Содержание!
Вот то ударное, ключевое слово, с которого следует начинать любые суждения о
состоянии и дальнейших судьбах массового политического театра, потому что
именно содержание наших представлений и праздников определяет их
идейно-художественный уровень.
Тот
факт, что именно в области содержания находится слабое звено в «цепи» тех
многочисленных элементов, из которых складываются представления массового
политического театра, отнюдь не всегда бросается в глаза. Порой он даже
остается укрытым от аналитического взгляда. Ведь идейно-тематический замысел
наших представлений и праздников практически редко вызывает возражения. Все они
посвящены важным, актуальным темам. Намерения авторов тоже всегда самые добрые.
Режиссура и постановка массовых представлений обычно достаточно
квалифицированна. Что касается исполнения тех или иных игровых «номеров»,
включенных в праздники, то и они — как профессиональные, так и самодеятельные,—
как правило, находятся на достойном уровне.

=== Материал ===
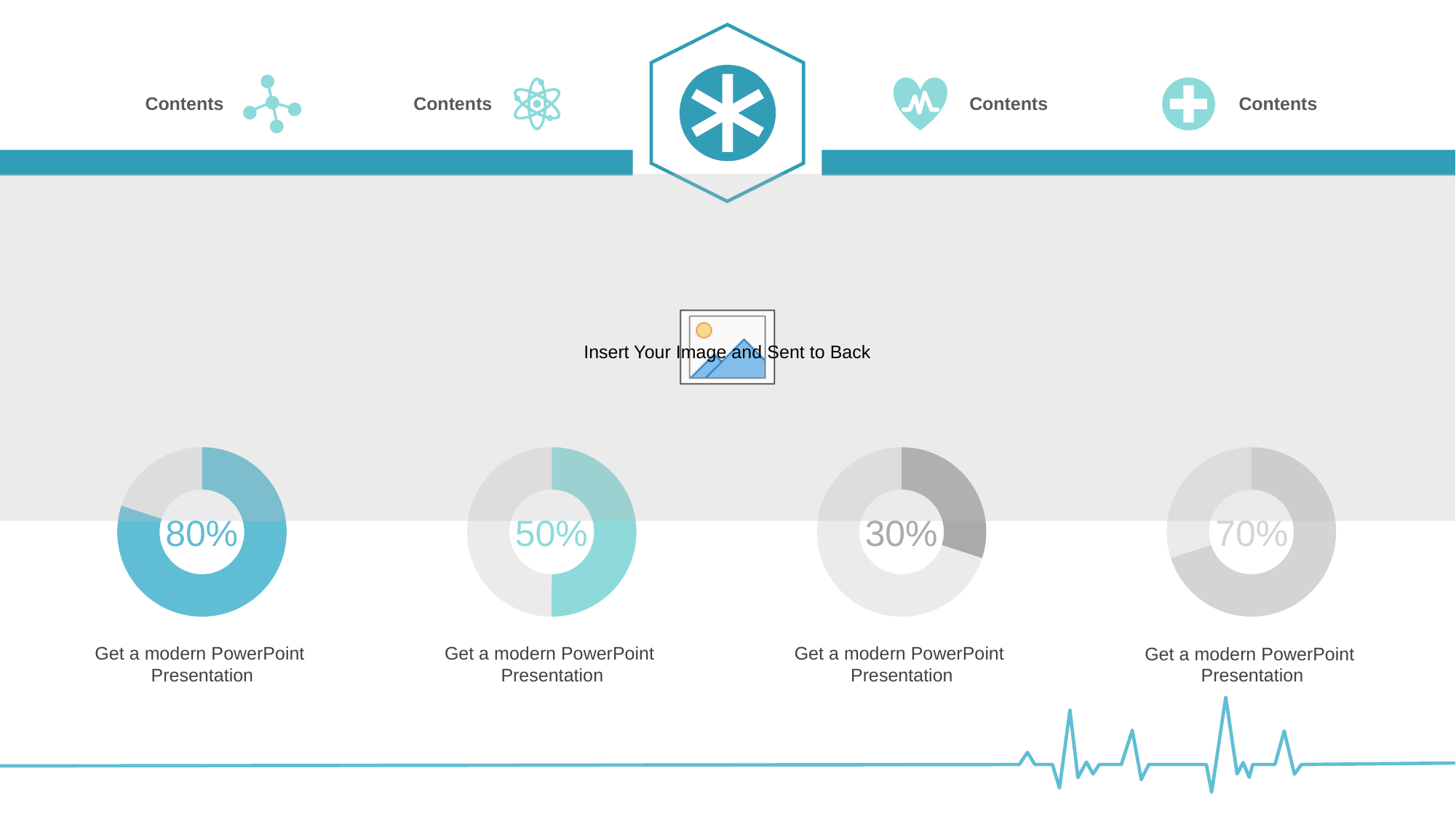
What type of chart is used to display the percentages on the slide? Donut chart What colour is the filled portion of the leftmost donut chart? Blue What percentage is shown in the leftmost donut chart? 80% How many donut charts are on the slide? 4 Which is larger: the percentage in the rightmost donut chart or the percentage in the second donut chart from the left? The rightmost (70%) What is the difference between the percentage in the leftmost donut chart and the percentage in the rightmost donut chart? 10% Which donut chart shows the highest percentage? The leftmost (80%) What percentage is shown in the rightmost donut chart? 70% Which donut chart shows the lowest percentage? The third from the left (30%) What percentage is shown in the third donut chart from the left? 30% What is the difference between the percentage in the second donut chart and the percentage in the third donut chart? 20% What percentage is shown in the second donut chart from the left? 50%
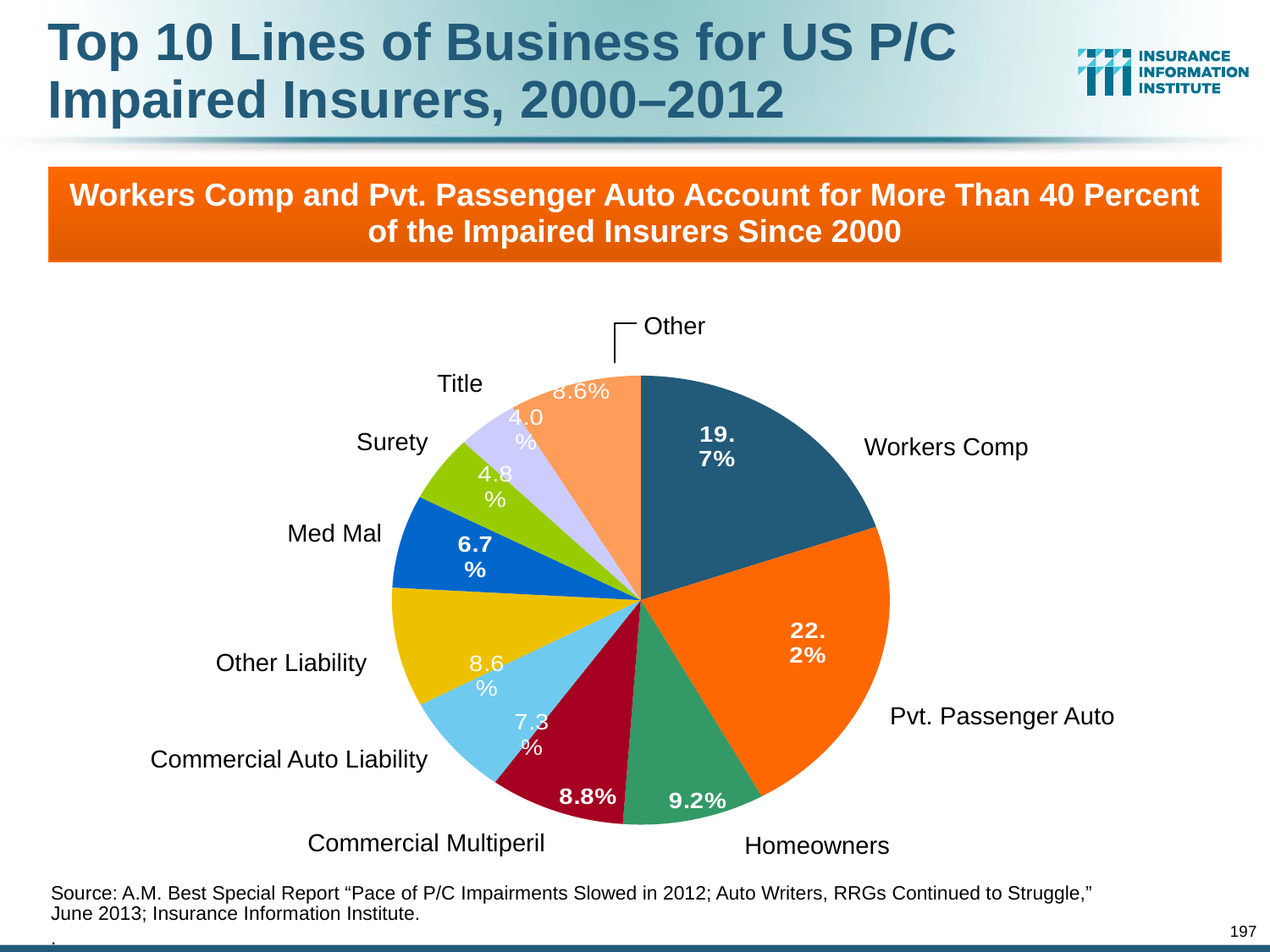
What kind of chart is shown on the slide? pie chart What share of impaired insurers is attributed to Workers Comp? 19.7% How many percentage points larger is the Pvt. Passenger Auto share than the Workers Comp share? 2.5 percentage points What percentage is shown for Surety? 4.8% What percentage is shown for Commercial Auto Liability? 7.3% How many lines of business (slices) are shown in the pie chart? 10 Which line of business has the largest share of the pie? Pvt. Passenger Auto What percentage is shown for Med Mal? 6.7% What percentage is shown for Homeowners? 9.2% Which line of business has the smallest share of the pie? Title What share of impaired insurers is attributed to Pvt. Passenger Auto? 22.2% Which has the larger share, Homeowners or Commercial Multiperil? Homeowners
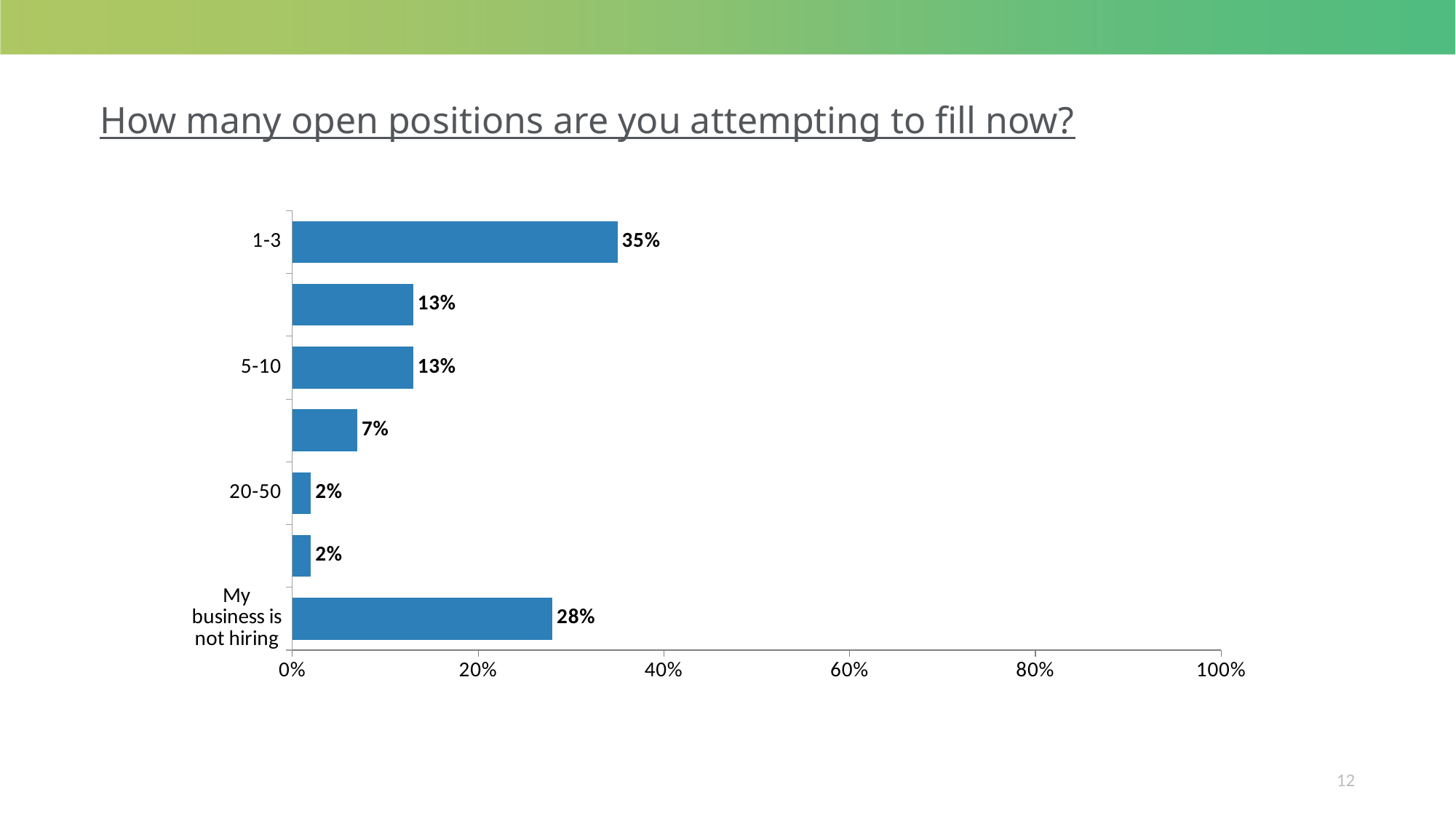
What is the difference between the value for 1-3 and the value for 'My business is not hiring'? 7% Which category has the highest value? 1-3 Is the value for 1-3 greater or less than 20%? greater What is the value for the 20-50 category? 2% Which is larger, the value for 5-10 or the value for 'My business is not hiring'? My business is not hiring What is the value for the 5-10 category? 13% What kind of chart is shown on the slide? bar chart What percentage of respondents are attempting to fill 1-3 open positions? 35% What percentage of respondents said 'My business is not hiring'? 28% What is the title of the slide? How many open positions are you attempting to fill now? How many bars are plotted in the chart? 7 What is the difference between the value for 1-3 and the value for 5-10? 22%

=== Задание ===
Продолжите текст о содержании массового политического театра, начав сразу после его последнего предложения. Материал никак не связан с текстом.

=== Ответ ===
Но
вот, при благополучии перечисленных элементов, из которых складывается
представление, очень часто, тем не менее, налицо либо очевидная неудача, либо
удача сомнительная, заслуживающая оценки — «могло и должно было быть лучше».
Все эти «полуудачи», «полунеудачи» прикрывают обычно слабость основы всякого
театрализованного выступления — слабость драматургии.
Да,
сегодня драматургия массового представления и праздника — самое слабое звено
театрализованных форм культурно-просветительной работы. Для этого есть ряд
объективных причин.
Массовый
публицистический театр еще очень молод по сравнению с профессиональным
драматическим театром, одна только письменная история которого насчитывает
тысячелетия. Соответственно, теория драматургии и режиссуры массового театра,
обобщение его опыта находится в самом начале своего пути. Известно, что всякое
новое дело — так было всегда в истории цивилизации — вырастая из того или иного
предшествующего опыта, неизбежно выходит на жизненную арену в «одеяниях» и
«причандалах» прошлого, пользуется привычной терминологией, иначе говоря,
отнюдь не сразу обретает самостоятельную жизнь.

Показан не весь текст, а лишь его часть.